Data from a spatial question set:
◆ ◆ ◆ ◆
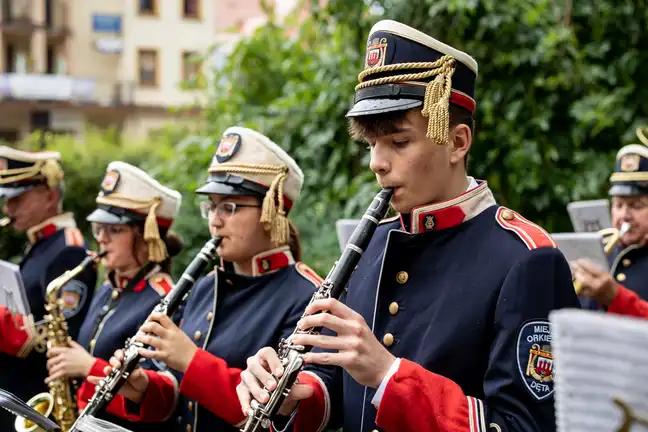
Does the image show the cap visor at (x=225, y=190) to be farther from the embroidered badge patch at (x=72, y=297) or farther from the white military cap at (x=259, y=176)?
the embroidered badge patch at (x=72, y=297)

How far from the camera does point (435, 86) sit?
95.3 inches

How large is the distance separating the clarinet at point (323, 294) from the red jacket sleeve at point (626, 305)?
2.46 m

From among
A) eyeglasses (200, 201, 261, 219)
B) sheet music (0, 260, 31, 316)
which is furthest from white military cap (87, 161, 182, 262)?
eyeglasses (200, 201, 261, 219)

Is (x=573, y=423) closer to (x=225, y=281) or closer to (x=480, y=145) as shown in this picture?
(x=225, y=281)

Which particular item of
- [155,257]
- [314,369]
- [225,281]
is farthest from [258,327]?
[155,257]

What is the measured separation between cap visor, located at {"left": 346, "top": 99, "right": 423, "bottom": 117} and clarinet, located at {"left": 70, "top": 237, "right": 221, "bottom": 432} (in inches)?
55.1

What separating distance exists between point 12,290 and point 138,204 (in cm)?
◆ ◆ ◆ ◆
Rename "white military cap" as "white peaked cap" everywhere in the data above, and reproduce all of it with nothing else changed. Leave the pictures out of your answer.

_Result of the task:_
Does the image show the cap visor at (x=225, y=190) to be farther from the embroidered badge patch at (x=72, y=297) or farther from the white peaked cap at (x=259, y=176)?
the embroidered badge patch at (x=72, y=297)

How far from the camera does point (435, 86) sit?
95.3 inches

How large is the distance separating the clarinet at point (323, 294) from the red jacket sleeve at point (626, 305)?
2.46 m

From among
A) eyeglasses (200, 201, 261, 219)
B) sheet music (0, 260, 31, 316)
which is furthest from white peaked cap (87, 161, 182, 262)?
eyeglasses (200, 201, 261, 219)

Is (x=573, y=423) closer to (x=225, y=281) or closer to (x=480, y=145) as shown in this picture?
(x=225, y=281)

Which particular item of
- [155,257]
- [314,369]
- [225,281]
is farthest from [258,327]?
[155,257]

What is the measured separation between cap visor, located at {"left": 346, "top": 99, "right": 423, "bottom": 117} and clarinet, located at {"left": 70, "top": 237, "right": 221, "bottom": 432} (in inches)?
55.1

What separating distance exists between point 12,290 and point 138,204 (in cm)?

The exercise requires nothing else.